▶ AIM: Convert every one of the items below into a JSON list of strings, with each line as its own string and blank lines omitted.

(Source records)
begin
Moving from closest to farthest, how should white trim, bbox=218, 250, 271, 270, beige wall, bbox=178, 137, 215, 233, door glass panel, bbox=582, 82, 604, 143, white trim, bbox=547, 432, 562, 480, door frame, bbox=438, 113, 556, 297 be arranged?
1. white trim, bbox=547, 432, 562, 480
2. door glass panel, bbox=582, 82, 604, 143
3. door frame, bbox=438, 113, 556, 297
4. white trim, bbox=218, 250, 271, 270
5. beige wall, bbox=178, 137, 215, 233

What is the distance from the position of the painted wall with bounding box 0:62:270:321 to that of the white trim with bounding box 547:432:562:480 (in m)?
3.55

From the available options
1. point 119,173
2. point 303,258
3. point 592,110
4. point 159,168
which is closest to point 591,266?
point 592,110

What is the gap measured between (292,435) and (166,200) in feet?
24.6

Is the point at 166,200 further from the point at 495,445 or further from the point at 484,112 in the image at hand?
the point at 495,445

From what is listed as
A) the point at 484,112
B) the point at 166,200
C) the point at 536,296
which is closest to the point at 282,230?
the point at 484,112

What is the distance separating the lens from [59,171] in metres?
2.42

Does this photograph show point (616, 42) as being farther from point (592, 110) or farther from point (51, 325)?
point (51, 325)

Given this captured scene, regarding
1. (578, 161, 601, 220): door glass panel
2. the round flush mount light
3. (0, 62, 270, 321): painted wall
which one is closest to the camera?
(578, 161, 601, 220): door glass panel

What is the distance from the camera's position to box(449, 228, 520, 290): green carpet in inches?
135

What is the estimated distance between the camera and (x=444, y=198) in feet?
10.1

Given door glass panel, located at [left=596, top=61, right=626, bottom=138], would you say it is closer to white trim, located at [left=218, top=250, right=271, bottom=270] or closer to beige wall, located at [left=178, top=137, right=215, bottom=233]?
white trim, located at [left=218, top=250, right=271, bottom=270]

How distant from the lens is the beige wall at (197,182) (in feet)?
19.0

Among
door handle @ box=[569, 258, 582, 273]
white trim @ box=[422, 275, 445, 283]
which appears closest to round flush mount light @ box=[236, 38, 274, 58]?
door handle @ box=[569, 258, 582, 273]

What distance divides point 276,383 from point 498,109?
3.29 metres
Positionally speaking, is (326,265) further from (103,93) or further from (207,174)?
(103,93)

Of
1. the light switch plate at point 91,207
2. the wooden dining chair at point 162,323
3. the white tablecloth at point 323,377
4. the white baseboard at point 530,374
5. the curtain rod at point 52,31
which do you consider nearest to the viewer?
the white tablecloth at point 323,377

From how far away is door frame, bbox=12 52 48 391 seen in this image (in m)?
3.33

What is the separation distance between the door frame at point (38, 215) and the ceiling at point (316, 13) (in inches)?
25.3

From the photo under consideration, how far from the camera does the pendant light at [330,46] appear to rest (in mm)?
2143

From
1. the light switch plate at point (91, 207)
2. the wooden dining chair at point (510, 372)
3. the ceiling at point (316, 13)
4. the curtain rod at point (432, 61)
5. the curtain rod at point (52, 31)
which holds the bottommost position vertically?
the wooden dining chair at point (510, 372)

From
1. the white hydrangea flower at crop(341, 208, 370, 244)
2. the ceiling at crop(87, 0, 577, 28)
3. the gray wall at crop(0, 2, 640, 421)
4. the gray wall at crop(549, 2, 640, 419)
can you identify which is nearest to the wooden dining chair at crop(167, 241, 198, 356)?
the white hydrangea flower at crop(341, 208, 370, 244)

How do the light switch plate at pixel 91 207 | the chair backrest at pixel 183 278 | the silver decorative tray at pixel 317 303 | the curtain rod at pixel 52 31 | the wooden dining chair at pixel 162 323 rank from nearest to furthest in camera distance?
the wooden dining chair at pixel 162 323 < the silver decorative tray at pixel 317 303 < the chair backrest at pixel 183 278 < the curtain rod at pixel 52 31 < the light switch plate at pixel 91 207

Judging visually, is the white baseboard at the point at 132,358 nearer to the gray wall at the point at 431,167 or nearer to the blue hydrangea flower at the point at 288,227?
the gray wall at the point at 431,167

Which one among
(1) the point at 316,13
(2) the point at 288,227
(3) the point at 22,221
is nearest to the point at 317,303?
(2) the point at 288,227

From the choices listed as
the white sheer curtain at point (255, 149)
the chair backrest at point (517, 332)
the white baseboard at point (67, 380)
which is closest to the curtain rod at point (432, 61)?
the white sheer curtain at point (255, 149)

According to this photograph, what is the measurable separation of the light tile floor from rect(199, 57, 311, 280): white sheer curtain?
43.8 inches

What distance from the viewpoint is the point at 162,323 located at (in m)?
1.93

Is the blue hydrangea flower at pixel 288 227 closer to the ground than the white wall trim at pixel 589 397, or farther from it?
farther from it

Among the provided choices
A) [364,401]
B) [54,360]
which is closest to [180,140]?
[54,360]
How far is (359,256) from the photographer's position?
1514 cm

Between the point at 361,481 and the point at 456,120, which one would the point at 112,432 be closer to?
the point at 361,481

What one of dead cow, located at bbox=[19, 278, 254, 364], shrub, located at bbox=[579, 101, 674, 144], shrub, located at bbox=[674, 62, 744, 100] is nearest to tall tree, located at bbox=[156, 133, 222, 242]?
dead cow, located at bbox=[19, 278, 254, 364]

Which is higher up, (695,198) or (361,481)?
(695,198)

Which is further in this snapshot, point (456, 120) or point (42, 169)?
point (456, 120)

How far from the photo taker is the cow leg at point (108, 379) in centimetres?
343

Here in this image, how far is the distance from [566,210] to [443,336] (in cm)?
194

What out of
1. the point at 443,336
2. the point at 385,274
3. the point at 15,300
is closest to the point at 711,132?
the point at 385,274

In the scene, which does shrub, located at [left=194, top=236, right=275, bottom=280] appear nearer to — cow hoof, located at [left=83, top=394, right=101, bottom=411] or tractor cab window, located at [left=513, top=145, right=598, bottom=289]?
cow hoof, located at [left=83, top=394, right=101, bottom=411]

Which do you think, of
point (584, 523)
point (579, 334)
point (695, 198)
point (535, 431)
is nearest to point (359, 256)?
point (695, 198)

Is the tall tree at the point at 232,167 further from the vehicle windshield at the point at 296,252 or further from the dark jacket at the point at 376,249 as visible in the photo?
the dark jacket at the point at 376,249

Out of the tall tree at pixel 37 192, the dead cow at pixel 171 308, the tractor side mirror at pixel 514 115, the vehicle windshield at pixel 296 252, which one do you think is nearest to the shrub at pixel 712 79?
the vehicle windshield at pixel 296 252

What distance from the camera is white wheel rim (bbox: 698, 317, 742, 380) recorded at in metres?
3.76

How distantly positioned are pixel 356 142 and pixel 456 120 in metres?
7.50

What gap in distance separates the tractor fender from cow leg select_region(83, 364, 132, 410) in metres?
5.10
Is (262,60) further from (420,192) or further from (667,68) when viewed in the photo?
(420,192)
end
▶ RESULT OF THIS TASK:
[
  "Moving from closest to farthest, how should white trim, bbox=218, 250, 271, 270, beige wall, bbox=178, 137, 215, 233, door glass panel, bbox=582, 82, 604, 143, white trim, bbox=547, 432, 562, 480, door frame, bbox=438, 113, 556, 297 be arranged?",
  "1. white trim, bbox=547, 432, 562, 480",
  "2. door glass panel, bbox=582, 82, 604, 143",
  "3. door frame, bbox=438, 113, 556, 297",
  "4. white trim, bbox=218, 250, 271, 270",
  "5. beige wall, bbox=178, 137, 215, 233",
  "What is the distance from the position of the painted wall with bounding box 0:62:270:321 to that of the white trim with bounding box 547:432:562:480 (in m)?",
  "3.55",
  "From the available options",
  "1. point 119,173",
  "2. point 303,258",
  "3. point 592,110",
  "4. point 159,168",
  "which is closest to point 591,266?",
  "point 592,110",
  "What is the gap measured between (292,435) and (166,200) in feet?",
  "24.6",
  "Is the point at 166,200 further from the point at 495,445 or further from the point at 484,112 in the image at hand?",
  "the point at 495,445",
  "From what is listed as",
  "A) the point at 484,112",
  "B) the point at 166,200",
  "C) the point at 536,296",
  "which is closest to the point at 282,230?",
  "the point at 484,112",
  "What is the distance separating the lens from [59,171] in metres?",
  "2.42",
  "Does this photograph show point (616, 42) as being farther from point (592, 110) or farther from point (51, 325)?",
  "point (51, 325)",
  "Given this captured scene, regarding",
  "1. (578, 161, 601, 220): door glass panel",
  "2. the round flush mount light",
  "3. (0, 62, 270, 321): painted wall",
  "which one is closest to the camera?",
  "(578, 161, 601, 220): door glass panel",
  "What is the distance from the camera's position to box(449, 228, 520, 290): green carpet in inches?",
  "135",
  "What is the estimated distance between the camera and (x=444, y=198) in feet?",
  "10.1",
  "Given door glass panel, located at [left=596, top=61, right=626, bottom=138], would you say it is closer to white trim, located at [left=218, top=250, right=271, bottom=270] or closer to beige wall, located at [left=178, top=137, right=215, bottom=233]?",
  "white trim, located at [left=218, top=250, right=271, bottom=270]",
  "How distant from the lens is the beige wall at (197,182) (in feet)?",
  "19.0",
  "Among",
  "door handle @ box=[569, 258, 582, 273]",
  "white trim @ box=[422, 275, 445, 283]",
  "which appears closest to round flush mount light @ box=[236, 38, 274, 58]?",
  "door handle @ box=[569, 258, 582, 273]",
  "What distance divides point 276,383 from point 498,109?",
  "3.29 metres",
  "Positionally speaking, is (326,265) further from (103,93) or further from (207,174)?",
  "(103,93)",
  "Of",
  "1. the light switch plate at point 91,207",
  "2. the wooden dining chair at point 162,323",
  "3. the white tablecloth at point 323,377",
  "4. the white baseboard at point 530,374",
  "5. the curtain rod at point 52,31",
  "which do you consider nearest to the viewer?",
  "the white tablecloth at point 323,377",
  "From how far away is door frame, bbox=12 52 48 391 seen in this image (in m)?",
  "3.33",
  "What is the separation distance between the door frame at point (38, 215) and the ceiling at point (316, 13) (in inches)?",
  "25.3",
  "From the photo under consideration, how far from the camera does the pendant light at [330,46] appear to rest (in mm)?",
  "2143",
  "From",
  "1. the light switch plate at point (91, 207)",
  "2. the wooden dining chair at point (510, 372)",
  "3. the ceiling at point (316, 13)",
  "4. the curtain rod at point (432, 61)",
  "5. the curtain rod at point (52, 31)",
  "which holds the bottommost position vertically?",
  "the wooden dining chair at point (510, 372)",
  "From",
  "1. the white hydrangea flower at crop(341, 208, 370, 244)",
  "2. the ceiling at crop(87, 0, 577, 28)",
  "3. the gray wall at crop(0, 2, 640, 421)",
  "4. the gray wall at crop(549, 2, 640, 419)",
  "can you identify which is nearest to the wooden dining chair at crop(167, 241, 198, 356)?",
  "the white hydrangea flower at crop(341, 208, 370, 244)",
  "How do the light switch plate at pixel 91 207 | the chair backrest at pixel 183 278 | the silver decorative tray at pixel 317 303 | the curtain rod at pixel 52 31 | the wooden dining chair at pixel 162 323 rank from nearest to furthest in camera distance?",
  "the wooden dining chair at pixel 162 323 < the silver decorative tray at pixel 317 303 < the chair backrest at pixel 183 278 < the curtain rod at pixel 52 31 < the light switch plate at pixel 91 207",
  "Judging visually, is the white baseboard at the point at 132,358 nearer to the gray wall at the point at 431,167 or nearer to the blue hydrangea flower at the point at 288,227?",
  "the gray wall at the point at 431,167",
  "Which one among",
  "(1) the point at 316,13",
  "(2) the point at 288,227",
  "(3) the point at 22,221",
  "is nearest to the point at 317,303?",
  "(2) the point at 288,227",
  "From the choices listed as",
  "the white sheer curtain at point (255, 149)",
  "the chair backrest at point (517, 332)",
  "the white baseboard at point (67, 380)",
  "which is closest to the curtain rod at point (432, 61)?",
  "the white sheer curtain at point (255, 149)",
  "According to this photograph, what is the measurable separation of the light tile floor from rect(199, 57, 311, 280): white sheer curtain?",
  "43.8 inches",
  "What distance from the viewpoint is the point at 162,323 located at (in m)?",
  "1.93",
  "Is the blue hydrangea flower at pixel 288 227 closer to the ground than the white wall trim at pixel 589 397, or farther from it?",
  "farther from it",
  "Among the provided choices",
  "A) [364,401]",
  "B) [54,360]",
  "which is closest to [180,140]?",
  "[54,360]",
  "How far is (359,256) from the photographer's position?",
  "1514 cm",
  "Between the point at 361,481 and the point at 456,120, which one would the point at 112,432 be closer to?",
  "the point at 361,481",
  "What one of dead cow, located at bbox=[19, 278, 254, 364], shrub, located at bbox=[579, 101, 674, 144], shrub, located at bbox=[674, 62, 744, 100] is nearest to tall tree, located at bbox=[156, 133, 222, 242]?",
  "dead cow, located at bbox=[19, 278, 254, 364]",
  "Which is higher up, (695,198) or (361,481)?",
  "(695,198)",
  "Which is further in this snapshot, point (456, 120) or point (42, 169)?",
  "point (456, 120)",
  "How far from the photo taker is the cow leg at point (108, 379) in centimetres?",
  "343",
  "Here in this image, how far is the distance from [566,210] to [443,336] (in cm)?",
  "194",
  "What out of",
  "1. the point at 443,336",
  "2. the point at 385,274",
  "3. the point at 15,300",
  "is closest to the point at 711,132?",
  "the point at 385,274",
  "In the scene, which does shrub, located at [left=194, top=236, right=275, bottom=280] appear nearer to — cow hoof, located at [left=83, top=394, right=101, bottom=411] or tractor cab window, located at [left=513, top=145, right=598, bottom=289]?",
  "cow hoof, located at [left=83, top=394, right=101, bottom=411]",
  "Which do you think, of",
  "point (584, 523)",
  "point (579, 334)",
  "point (695, 198)",
  "point (535, 431)",
  "is nearest to point (359, 256)?",
  "point (695, 198)",
  "Is the tall tree at the point at 232,167 further from the vehicle windshield at the point at 296,252 or further from the dark jacket at the point at 376,249 as visible in the photo?",
  "the dark jacket at the point at 376,249",
  "Out of the tall tree at pixel 37 192, the dead cow at pixel 171 308, the tractor side mirror at pixel 514 115, the vehicle windshield at pixel 296 252, which one do you think is nearest to the shrub at pixel 712 79?",
  "the vehicle windshield at pixel 296 252",
  "What distance from the camera is white wheel rim (bbox: 698, 317, 742, 380) recorded at in metres?",
  "3.76",
  "How distantly positioned are pixel 356 142 and pixel 456 120 in metres?",
  "7.50",
  "What gap in distance separates the tractor fender from cow leg select_region(83, 364, 132, 410) in metres?",
  "5.10",
  "Is (262,60) further from (420,192) or further from (667,68) when viewed in the photo?",
  "(420,192)"
]